==== TEKS DOKUMEN

JAKARTA, Berita HUKUM - Komisi Pemberantasan Korupsi (KPK) mengaku akan segera melakukan kroscek terkait informasi dan fakta-fakta yang terkuak dari persidangan Wa Ode Nurhayati. Khususnya dalam kasus pengalokasian Dana Penyesuaian Infrastruktur Daerah (DPID) soal keterlibatan pimpinan Badan Anggaran (Banggar) DPRRL.
"Saat ini KPK tidak diam dan masih melakukan validasi informasi yang terungkap dalam persidangan. Ini masih kita validasi," ucap Johan Budi, Juru Bicara KPK kemarin Senin (22/10).
Menurut Johan, pihaknya tidak bisa serta merta menetapkan seseorang menjadi tersangka hanya dari seluruh keterangan maupun informasi yang terkuak di persidangan.
Pasalnya selain harus memvalidasi keterangan-keterangan di persidangan tersebut, pihaknya juga harus memiliki dua buah alat bukti yang cukup untuk menetapkan seseorang menjadi tersangka.
"Nanti akan kita cek, dan mencari minimal dua alat bukti untuk menelaah fakta-fakta di persidangan," tuturnya.
Dan setelah menemukan alat bukti yang cukup, maka KPK tentu akan membuka penyelidikan baru untuk menyeret para pelaku koruptor yang menjadi momok bangsa. "Nanti jika sudah ada bukti akan kita buka penyelidikan baru," bebernya.

========
==== CUPLIKAN DATA

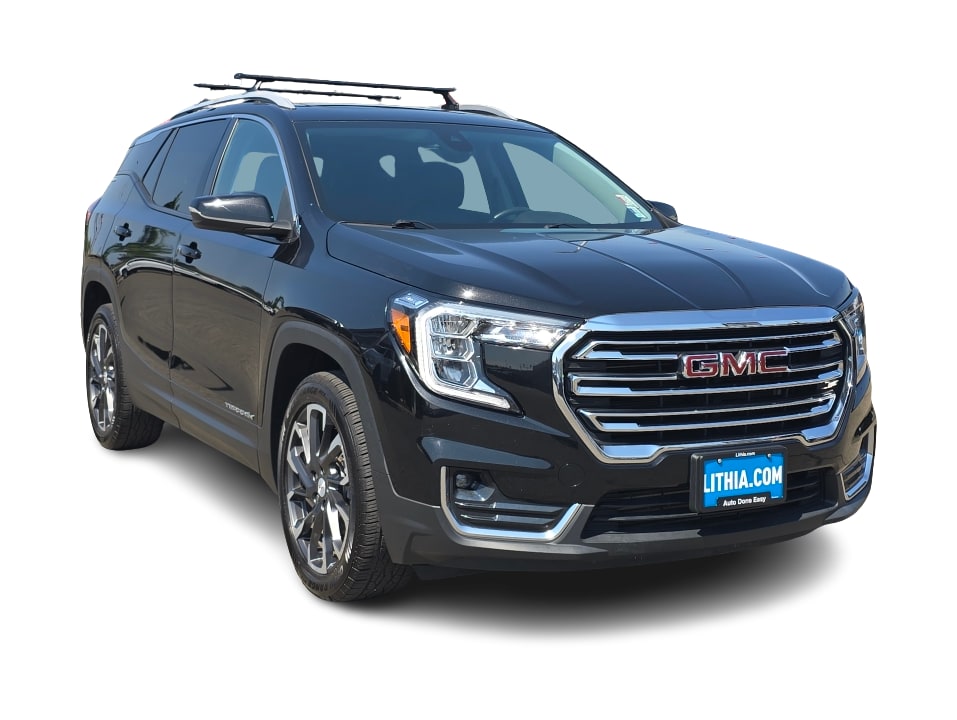 Thumbnail: 2022 GMC Terrain - 17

========

> YANG DIKERJAKAN: Lanjutkan berita tentang KPK dan kasus DPID di atas, dimulai setelah kalimat terakhirnya.

> JAWABAN:
Sementara itu, usai persidangan vonis beberapa waktu lalu, saat ditanya wartawan soal keterlibatan Badan Anggaran, Wa Ode Nurhayati, politisi dari Partai Amanat Nasional tersebut mengaku saat ini tidak ingin melangkah lebih jauh karena memilih fokus pada kasus hukum yang sedang menimpa dirinya tersebut. "Maaf saat ini saya hanya ingin fokus dulu pada kasus saya. Saya ini kan sudah biasa dijadikan kelinci percobaan," ucapnya.
Seperti diketahui, pada persidangan Wa Ode Nurhayati terungkap dugaan keterlibatan anggota Banggar dan pimpinan DPR dalam kasus suap DPID yakni mantan pimpinan Banggar DPR, Melchias Markung Mekeng yang pernah menerima Rp 250 milliar dari proyek DPID sebagai jatah konstitusional.
Yang bersangkutan mengetahui keterlibatan Mekeng dari berkas pemeriksaan tenaga ahli Banggar DPR RI, Nando yang menyatakan empat pimpinan Banggar DPR RI menerima jatah Rp 250 miliar. Sedangkan Ketua DPR RI Marzuki Alie menerima Rp 300 miliar. Adapun tiga wakilnya, Anis Matta, Priyo Budo Santoso, serta Pramono Anung menerima Rp 250 miliar.
Sebelumnya, Wa Ode Nurhayati divonis oleh Majelis Hakim Tipikor dengan vonis hukuman enam tahun kurungan dan denda Rp 500 juta. Selain terbukti menerima commitment fee dalam pengurusan alokasi DPID di empat kabupaten, terdakwa juga dianggap melakukan tindak pidana pencucian uang (TPPU).
Di mana Wa Ode menempatkan uangnya sejak tahun 2010 - 2011 dalam rekeningnya dan mengasumsikan sebagai hasil usaha bisnis sampingannya di Merauke dan Makasar. Namun saat di persidangan yang bersangkutan tidak bisa membuktikan kebenaran usahanya tersebut.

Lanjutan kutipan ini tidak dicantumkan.